ところが、そのセリフをしゃべった、「とくにありません」といった医者は、いわゆる昔でいうインターンのような、今で言う<研修中>の医者で、大学を卒業して数年の、ひよっ子だったそうである。
それを聞いて、由香さんはともかくがくぜんとして、
「こんな医者に、大事な判断の根拠をまかせてしまった」
ということを悔やんでいました。
そのくだりで、由香さんが、一瞬、声をつまらせて、涙目になられました。
会場のみなさんの方も、嘆くようなうめき声がもれて、はじめてこのことを聞いた、というショックで、なんだか呆然としていました。
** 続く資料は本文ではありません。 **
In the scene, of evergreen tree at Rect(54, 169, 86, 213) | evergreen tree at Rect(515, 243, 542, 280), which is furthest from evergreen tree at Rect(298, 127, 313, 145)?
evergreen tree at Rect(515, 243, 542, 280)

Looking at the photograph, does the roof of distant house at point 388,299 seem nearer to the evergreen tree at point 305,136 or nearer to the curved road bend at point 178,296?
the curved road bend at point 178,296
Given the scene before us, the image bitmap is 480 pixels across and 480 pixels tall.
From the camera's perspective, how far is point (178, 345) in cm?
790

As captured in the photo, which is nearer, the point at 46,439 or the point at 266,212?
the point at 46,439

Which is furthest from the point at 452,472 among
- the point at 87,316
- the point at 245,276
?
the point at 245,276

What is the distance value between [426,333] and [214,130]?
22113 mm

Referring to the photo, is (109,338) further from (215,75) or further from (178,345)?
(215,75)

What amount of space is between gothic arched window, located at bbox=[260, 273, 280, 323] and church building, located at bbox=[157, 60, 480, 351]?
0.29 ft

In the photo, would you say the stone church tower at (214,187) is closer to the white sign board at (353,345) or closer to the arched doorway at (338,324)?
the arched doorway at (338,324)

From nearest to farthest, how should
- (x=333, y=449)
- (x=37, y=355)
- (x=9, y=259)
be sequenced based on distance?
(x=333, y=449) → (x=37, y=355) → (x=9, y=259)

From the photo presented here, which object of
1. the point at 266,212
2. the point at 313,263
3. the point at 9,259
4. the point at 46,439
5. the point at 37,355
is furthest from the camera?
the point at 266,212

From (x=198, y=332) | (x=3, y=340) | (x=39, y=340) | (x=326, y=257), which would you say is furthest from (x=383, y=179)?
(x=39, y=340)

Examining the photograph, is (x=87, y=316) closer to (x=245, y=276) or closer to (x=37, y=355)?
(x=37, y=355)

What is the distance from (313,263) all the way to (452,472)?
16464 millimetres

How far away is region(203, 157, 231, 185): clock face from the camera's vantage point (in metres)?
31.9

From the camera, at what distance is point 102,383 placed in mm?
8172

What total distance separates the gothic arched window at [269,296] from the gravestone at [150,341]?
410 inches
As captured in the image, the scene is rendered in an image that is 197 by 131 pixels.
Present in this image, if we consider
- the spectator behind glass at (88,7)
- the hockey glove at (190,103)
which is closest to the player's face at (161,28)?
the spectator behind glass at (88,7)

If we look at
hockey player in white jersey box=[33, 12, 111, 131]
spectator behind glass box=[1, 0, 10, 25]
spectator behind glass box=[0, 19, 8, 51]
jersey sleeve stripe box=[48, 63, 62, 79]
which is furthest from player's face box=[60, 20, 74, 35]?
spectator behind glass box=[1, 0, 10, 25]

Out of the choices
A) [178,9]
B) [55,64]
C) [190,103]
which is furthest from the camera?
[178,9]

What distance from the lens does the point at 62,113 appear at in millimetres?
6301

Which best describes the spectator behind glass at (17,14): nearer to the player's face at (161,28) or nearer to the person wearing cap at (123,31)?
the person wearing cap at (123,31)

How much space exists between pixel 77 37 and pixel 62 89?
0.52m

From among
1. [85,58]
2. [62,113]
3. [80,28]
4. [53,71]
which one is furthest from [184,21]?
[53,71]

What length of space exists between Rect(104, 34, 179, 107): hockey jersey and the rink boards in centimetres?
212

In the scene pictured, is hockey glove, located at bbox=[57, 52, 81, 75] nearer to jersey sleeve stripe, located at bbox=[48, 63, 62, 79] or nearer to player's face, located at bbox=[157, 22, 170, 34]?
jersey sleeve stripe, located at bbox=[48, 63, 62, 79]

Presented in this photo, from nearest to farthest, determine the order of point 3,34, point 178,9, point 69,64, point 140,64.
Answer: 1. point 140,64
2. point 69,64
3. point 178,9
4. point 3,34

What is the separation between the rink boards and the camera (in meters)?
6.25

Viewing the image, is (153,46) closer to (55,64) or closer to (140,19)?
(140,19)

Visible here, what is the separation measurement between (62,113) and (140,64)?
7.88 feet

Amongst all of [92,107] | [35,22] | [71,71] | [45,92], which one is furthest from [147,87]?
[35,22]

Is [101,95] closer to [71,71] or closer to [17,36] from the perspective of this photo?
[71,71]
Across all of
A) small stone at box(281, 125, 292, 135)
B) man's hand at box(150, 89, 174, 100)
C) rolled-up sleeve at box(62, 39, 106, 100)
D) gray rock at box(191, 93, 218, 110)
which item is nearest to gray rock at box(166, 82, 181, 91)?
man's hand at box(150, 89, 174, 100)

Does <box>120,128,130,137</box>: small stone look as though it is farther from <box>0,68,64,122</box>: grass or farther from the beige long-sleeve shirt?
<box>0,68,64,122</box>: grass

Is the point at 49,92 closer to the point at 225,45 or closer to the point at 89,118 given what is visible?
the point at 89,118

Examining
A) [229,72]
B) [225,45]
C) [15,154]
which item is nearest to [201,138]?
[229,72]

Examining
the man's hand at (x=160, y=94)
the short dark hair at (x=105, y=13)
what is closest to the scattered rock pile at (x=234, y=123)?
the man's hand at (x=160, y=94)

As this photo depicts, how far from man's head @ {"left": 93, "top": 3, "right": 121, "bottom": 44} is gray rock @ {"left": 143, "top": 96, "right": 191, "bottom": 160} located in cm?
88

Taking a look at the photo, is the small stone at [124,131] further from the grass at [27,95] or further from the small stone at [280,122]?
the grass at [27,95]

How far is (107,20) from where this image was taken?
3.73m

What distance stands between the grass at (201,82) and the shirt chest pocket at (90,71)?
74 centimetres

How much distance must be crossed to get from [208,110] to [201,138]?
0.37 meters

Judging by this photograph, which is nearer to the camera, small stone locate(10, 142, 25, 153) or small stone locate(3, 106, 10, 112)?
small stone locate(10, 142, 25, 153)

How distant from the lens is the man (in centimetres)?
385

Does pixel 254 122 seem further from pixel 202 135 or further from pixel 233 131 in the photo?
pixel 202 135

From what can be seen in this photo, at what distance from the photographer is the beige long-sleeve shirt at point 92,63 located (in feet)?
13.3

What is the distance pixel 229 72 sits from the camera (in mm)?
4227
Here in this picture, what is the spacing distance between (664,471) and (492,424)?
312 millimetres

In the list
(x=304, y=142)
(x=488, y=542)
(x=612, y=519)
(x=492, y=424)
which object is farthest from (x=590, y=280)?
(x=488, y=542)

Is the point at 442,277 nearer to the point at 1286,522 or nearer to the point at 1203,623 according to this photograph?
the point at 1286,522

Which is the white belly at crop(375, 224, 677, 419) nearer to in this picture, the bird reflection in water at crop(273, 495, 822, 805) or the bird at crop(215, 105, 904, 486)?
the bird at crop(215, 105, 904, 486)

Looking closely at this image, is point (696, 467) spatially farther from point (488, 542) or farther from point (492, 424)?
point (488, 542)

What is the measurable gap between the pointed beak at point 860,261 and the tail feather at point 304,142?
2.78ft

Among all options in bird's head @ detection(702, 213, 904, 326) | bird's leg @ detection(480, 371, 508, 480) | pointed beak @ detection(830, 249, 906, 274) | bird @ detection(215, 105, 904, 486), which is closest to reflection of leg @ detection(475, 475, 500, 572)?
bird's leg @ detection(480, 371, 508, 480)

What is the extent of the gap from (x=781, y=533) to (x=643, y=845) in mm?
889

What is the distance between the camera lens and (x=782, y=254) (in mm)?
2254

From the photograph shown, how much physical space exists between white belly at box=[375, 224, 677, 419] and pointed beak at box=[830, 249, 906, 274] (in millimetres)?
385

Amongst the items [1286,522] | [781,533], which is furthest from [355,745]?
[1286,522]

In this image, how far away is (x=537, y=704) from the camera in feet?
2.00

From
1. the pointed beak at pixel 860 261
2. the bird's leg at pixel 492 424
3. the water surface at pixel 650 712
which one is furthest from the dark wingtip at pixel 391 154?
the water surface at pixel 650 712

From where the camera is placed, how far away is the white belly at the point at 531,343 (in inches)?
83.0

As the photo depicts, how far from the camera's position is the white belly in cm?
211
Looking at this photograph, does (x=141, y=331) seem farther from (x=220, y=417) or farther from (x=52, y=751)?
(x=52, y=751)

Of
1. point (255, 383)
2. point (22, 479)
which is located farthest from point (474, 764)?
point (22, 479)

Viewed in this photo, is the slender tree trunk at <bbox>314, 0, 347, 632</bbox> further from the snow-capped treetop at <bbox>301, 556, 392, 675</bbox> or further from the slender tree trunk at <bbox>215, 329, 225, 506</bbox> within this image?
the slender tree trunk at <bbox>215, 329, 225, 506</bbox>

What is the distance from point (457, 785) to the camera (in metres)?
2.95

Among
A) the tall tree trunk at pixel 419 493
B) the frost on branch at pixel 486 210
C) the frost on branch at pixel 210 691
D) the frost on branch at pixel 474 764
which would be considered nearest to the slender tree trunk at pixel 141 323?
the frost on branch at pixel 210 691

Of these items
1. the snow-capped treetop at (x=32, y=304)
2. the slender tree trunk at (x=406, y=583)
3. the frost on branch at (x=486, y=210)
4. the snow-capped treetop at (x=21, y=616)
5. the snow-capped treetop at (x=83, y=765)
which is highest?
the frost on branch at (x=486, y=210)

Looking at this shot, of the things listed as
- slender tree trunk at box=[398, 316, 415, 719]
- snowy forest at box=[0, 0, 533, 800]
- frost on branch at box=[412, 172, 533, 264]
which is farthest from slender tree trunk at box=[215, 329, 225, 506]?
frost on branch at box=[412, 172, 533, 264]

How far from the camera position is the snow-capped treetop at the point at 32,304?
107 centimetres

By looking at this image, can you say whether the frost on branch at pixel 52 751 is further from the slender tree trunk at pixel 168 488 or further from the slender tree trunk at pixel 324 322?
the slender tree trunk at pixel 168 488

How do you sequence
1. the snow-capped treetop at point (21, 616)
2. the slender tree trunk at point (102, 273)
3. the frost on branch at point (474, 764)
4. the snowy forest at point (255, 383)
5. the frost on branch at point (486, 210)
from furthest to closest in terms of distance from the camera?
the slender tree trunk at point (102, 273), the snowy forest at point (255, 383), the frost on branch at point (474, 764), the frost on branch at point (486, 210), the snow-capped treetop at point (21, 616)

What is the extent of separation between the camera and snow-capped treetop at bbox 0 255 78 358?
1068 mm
その後の、木もれ陽のなかの小さな軽食会(立食スタイルでサンドイッチやカナッペなどが出た)には、わたしは参加しなかった。
愛知まで帰るのに、夜遅くなってしまうので・・・。
去り際、なだ・いなださんには、
「大ファンでーす」
と叫びたかったが、もう私も大人になっているので、それはやめた。
帰り道、車窓から、軽井沢の白樺林が見えた。
夕暮れで、少し涼しくなった空気が、ほてった顔や腕を冷やしてくれる。
人の死を、ひさしぶりに考えた。
高速に乗る頃、空が、うすく、明るい紫色に変化しているのが目に入ってくる。
そろそろ、自動車のランプを、どの車も点け始めているようだった。
2012年07月
さて、北さんの思い出話から、なださんの話にさらに力が入っていくのですが、やはり「躁鬱(そううつ)」の話になる。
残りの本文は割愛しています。